Os números são os números. Luiz Inácio Lula da Silva chegou à frente no primeiro turno da eleição presidencial e ficou perto de concluir a fatura. Mas no Congresso Nacional manteve-se, reforçada, a maioria esmagadora do centro para a direita. E, com exceção de quatro estados onde o PT já é governo (no Ceará informalmente), o desempenho da esquerda regionalmente não foi bom.
Como olhar esse paradoxo? Por que a esquerda lidera na majoritária nacional e enfrenta dificuldades nos demais níveis? Entre as possíveis explicações para o fenômeno, uma parece imediata: a vantagem numérica de Lula na corrida federal até o momento decorre não propriamente de uma inclinação do eleitorado à esquerda, mas de dois outros fatores importantes: 1) a memória da prosperidade nos governos de Lula e, principalmente, 2) a rejeição pessoal a Jair Bolsonaro.
O presidente tenta enfraquecer o primeiro ponto estimulando a recordação das dificuldades econômicas surgidas no período Dilma Rousseff. Mas isso vem tendo um efeito apenas relativo, pois o PT tem operado com sucesso a separação entre os períodos Lula e Dilma. Ela ficou com o passivo, enquanto ele preservou o ativo eleitoral.
“A vantagem numérica de Lula não decorre de uma inclinação do eleitorado à esquerda”
O flanco algo vulnerável da maioria numérica lulista é o segundo, a rejeição a Bolsonaro. Se ele conseguir relativizar sua rejeição no juízo do eleitor, e elevar a de Lula, pode fazer até com que eleitores do petista no primeiro turno concluam que, apesar de não gostarem da figura do presidente, talvez valha a pena mantê-lo, pois afinal a economia está melhorando. É esse vaso comunicante que pode levar alguns eleitores de Lula no primeiro turno a mudar de lado. É raro e difícil de conseguir, mas vamos lembrar do que aconteceu em 2006.

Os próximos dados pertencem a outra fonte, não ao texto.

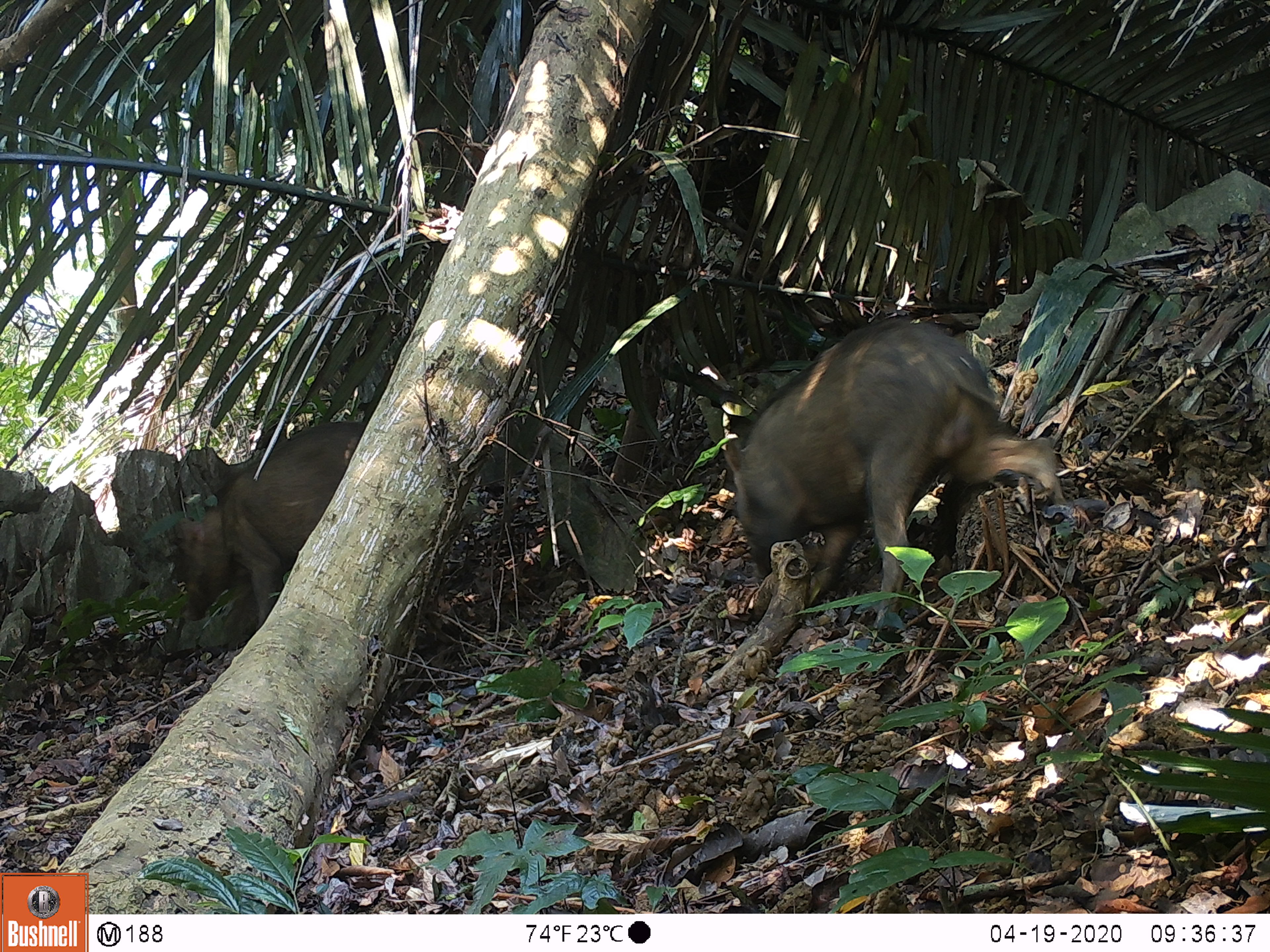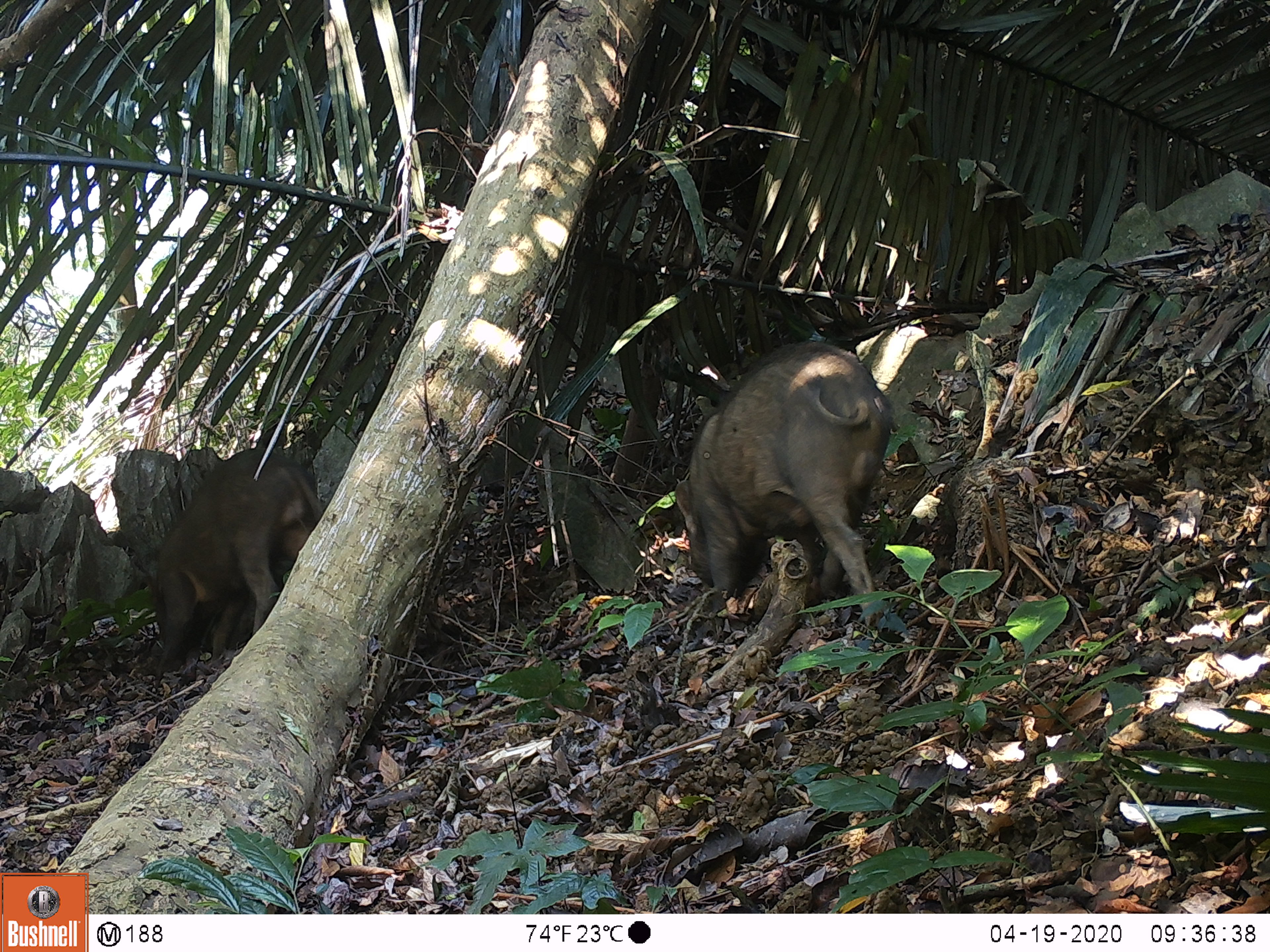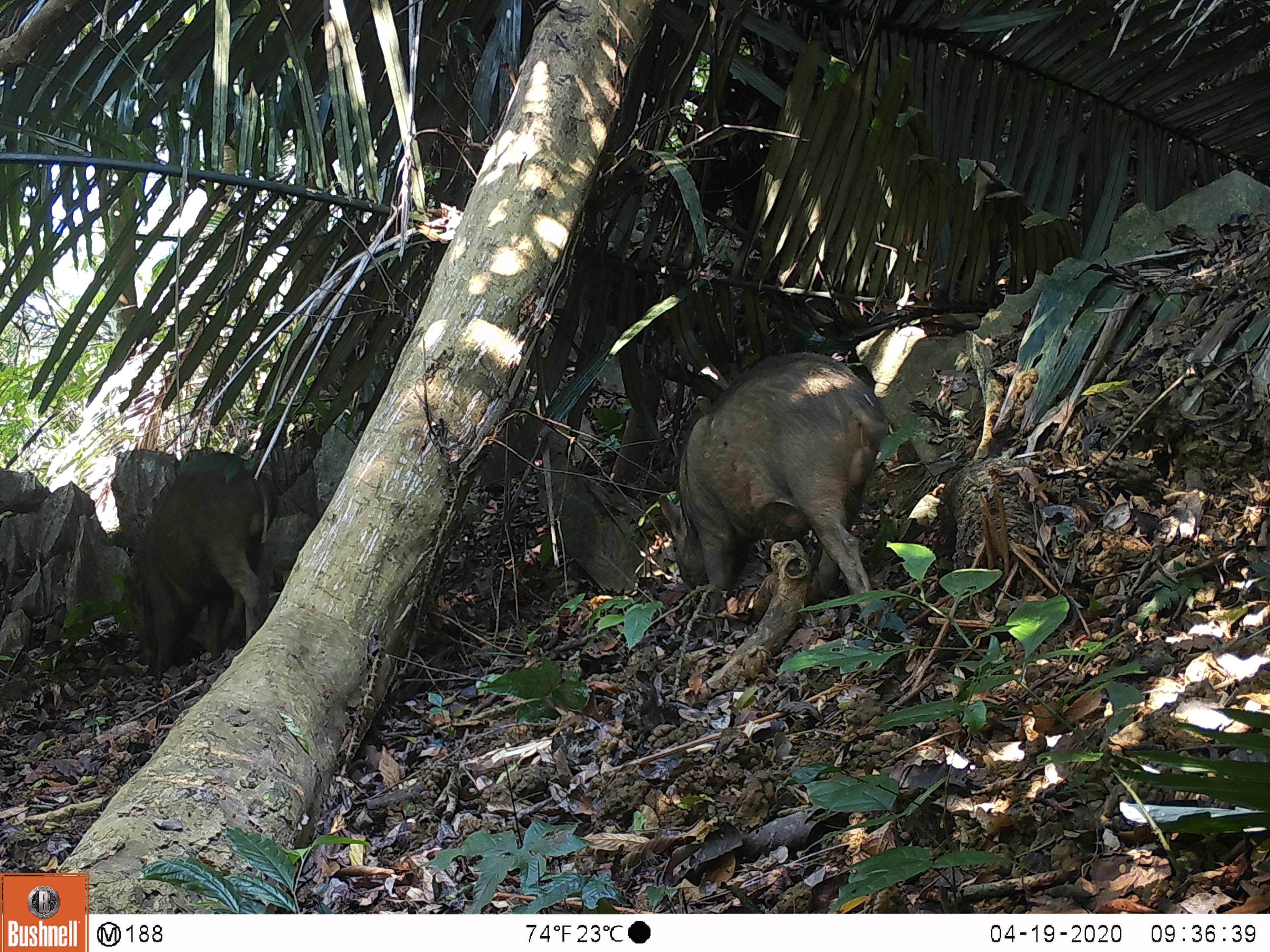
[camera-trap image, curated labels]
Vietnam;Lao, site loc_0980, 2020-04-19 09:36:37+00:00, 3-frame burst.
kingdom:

Na aritmética, Lula está perto de levar a taça, mas eleição está mais para o tênis, ou o vôlei, do que para o futebol. Não basta esperar o tempo passar e administrar a vantagem, você tem de fechar o jogo. O que falta para Lula fechar o jogo? Evitar que Bolsonaro transforme a maioria política do centro para a direita em maioria eleitoral no segundo turno. Não parece tão difícil assim, mas não está tão fácil quanto indicam os números tomados pelo valor de face.
O risco para Bolsonaro está em Ciro Gomes e Simone Tebet garantirem a Lula uma transferência de votos suficiente para impedir que Bolsonaro transforme a maioria política em maioria eleitoral. O risco para Lula está em a esmagadora maioria política de Bolsonaro nas demais regiões, especialmente no Sudeste, acabar se transformando em uma maioria eleitoral capaz de neutralizar a resiliente vantagem do petista no Nordeste. Pois no Nordeste Lula parece estar quase no teto, mais que Bolsonaro no Sudeste.
Alianças políticas costumam ser fundamentais nas disputas de segundos turnos, mas é preciso um certo cuidado para não as reduzir a alianças partidárias ou com candidatos derrotados no primeiro turno. Há muito tempo a política deixou de ser monopólio dos partidos.